The problem → Starting at the line that holds "What is the actual", set down each line through the end of the listing, exactly as written and with nothing added.

>> BEGIN Records to process

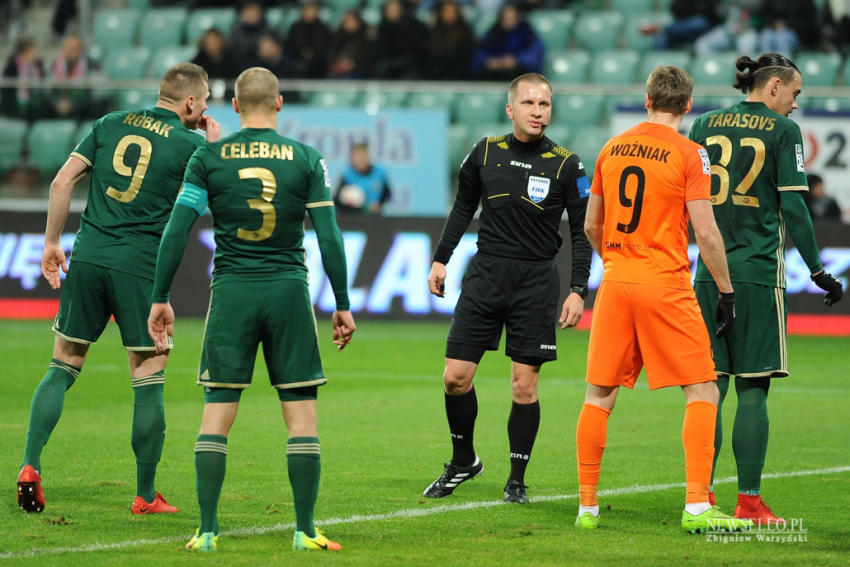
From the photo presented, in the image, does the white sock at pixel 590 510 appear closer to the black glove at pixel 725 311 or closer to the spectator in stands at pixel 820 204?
the black glove at pixel 725 311

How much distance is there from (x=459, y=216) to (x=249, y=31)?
1435cm

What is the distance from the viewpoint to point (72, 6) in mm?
24750

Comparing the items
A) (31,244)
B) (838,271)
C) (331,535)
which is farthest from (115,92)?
(331,535)

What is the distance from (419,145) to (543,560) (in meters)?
13.1

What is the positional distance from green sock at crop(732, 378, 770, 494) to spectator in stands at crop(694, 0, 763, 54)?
1467cm

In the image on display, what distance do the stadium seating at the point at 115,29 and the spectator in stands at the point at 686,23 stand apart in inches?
353

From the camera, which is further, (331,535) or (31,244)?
(31,244)

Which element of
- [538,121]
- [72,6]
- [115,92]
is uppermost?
[72,6]

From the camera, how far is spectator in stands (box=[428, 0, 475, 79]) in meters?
20.8

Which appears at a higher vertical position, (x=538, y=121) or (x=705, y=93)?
(x=705, y=93)

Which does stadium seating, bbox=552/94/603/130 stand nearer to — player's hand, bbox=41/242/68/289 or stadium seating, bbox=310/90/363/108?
stadium seating, bbox=310/90/363/108

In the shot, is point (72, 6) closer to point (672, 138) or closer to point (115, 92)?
point (115, 92)

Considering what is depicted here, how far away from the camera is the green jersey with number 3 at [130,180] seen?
707cm

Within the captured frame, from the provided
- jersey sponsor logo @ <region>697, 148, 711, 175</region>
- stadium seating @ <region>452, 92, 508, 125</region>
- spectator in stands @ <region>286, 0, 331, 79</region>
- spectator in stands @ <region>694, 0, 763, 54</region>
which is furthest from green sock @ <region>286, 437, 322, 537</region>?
spectator in stands @ <region>694, 0, 763, 54</region>
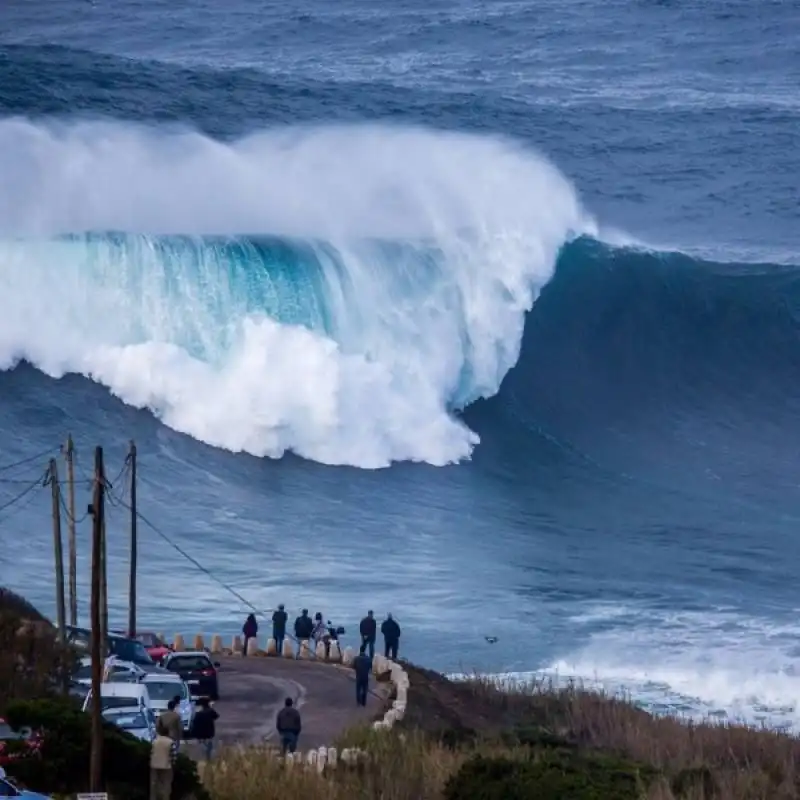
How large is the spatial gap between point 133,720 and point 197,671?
2836 millimetres

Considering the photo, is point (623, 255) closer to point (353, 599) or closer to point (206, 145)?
point (206, 145)

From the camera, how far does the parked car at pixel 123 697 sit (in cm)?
1555

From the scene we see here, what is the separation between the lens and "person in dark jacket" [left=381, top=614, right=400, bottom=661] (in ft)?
66.2

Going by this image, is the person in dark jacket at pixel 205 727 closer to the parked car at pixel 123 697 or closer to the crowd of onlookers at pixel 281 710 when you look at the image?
the crowd of onlookers at pixel 281 710

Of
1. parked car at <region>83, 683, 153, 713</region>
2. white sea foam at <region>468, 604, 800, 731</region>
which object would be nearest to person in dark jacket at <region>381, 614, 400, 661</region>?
white sea foam at <region>468, 604, 800, 731</region>

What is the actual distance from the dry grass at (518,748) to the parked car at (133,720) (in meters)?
1.16

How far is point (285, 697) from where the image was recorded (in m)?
18.6

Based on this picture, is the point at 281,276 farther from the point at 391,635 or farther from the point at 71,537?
the point at 391,635

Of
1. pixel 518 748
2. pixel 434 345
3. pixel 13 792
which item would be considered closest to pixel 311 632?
pixel 518 748

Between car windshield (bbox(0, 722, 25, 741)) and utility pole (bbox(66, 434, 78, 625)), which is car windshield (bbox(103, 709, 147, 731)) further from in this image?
utility pole (bbox(66, 434, 78, 625))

>> END Records to process

Solution for this exercise →
What is the actual distance from the dry grass at (518,748) to the parked car at (133,720) (in meters)?
1.16

How far is point (285, 697) from where the image was recorded (in m)?
18.6

Based on this picture, is the point at 281,276 farther from the point at 391,635 or farther from the point at 71,537?
the point at 391,635

Of
1. pixel 518 748
2. pixel 434 345
3. pixel 13 792
which item would be considered closest to pixel 311 632?
pixel 518 748

Between car windshield (bbox(0, 722, 25, 741)) and utility pole (bbox(66, 434, 78, 625)), which is car windshield (bbox(103, 709, 147, 731)) further from in this image?
utility pole (bbox(66, 434, 78, 625))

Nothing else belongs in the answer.